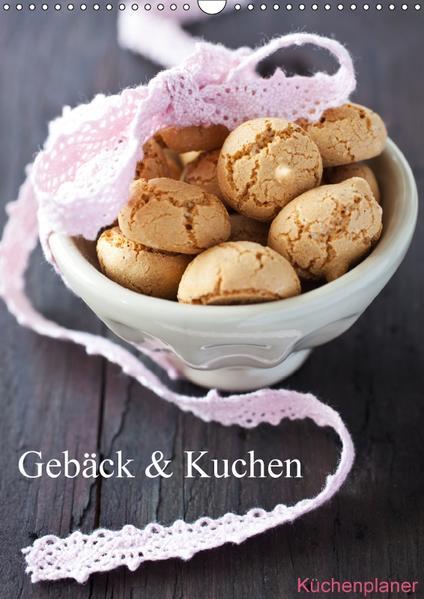 Gebäck und Kuchen Küchenplaner (Wandkalender 2017 DIN A3 hoch) - Coverbild
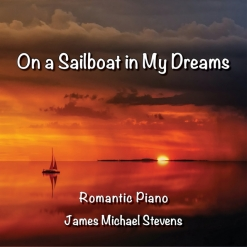 Cover image of the album On a Sailboat in My Dreams (single) by James Michael Stevens
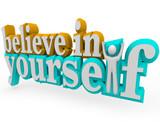 Believe in Yourself - 3d Words poster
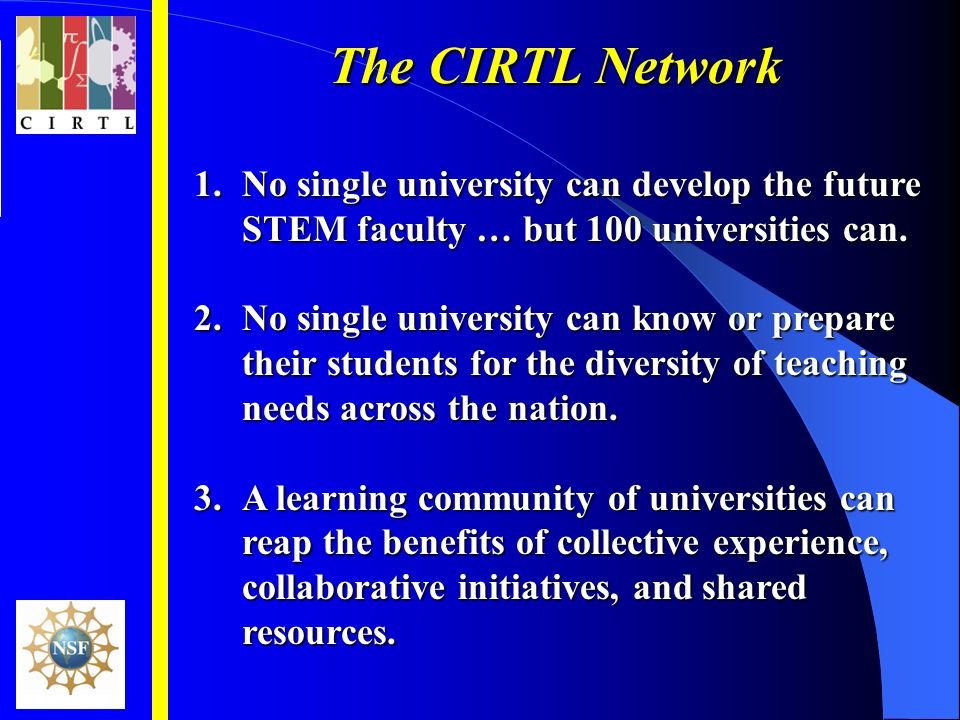 1.No single university can develop the future STEM faculty … but 100 universities can.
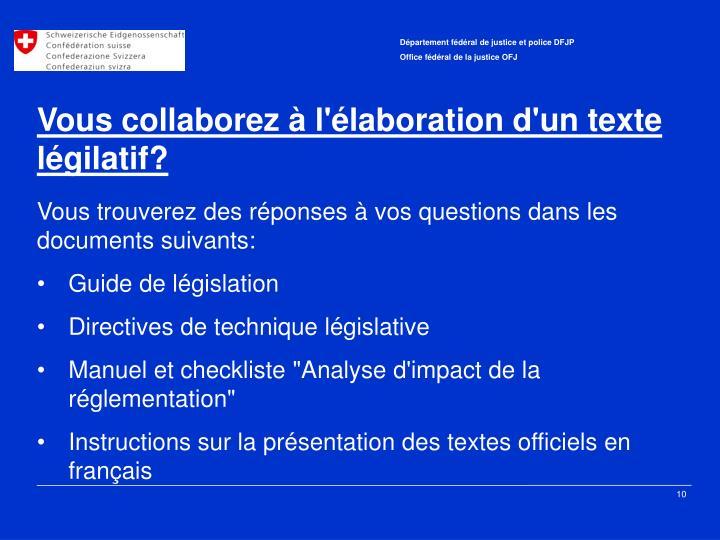Vous collaborez à l'élaboration d'un texte légilatif?
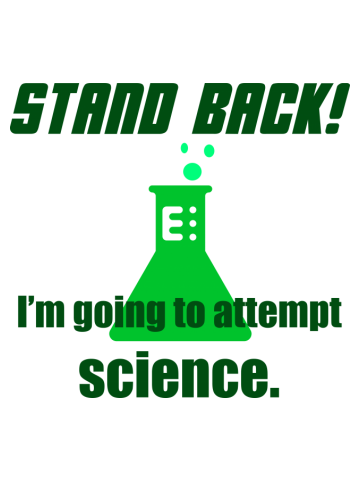 Stand Back! I'm going to attempt science.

• _Exercise aim_
Please give again only the lines from the one containing "1.No single university" through the last line of the entries above, exactly as they stand and without pictures.

• _Result_
 1.No single university can develop the future STEM faculty … but 100 universities can.
Vous collaborez à l'élaboration d'un texte légilatif?
 Stand Back! I'm going to attempt science.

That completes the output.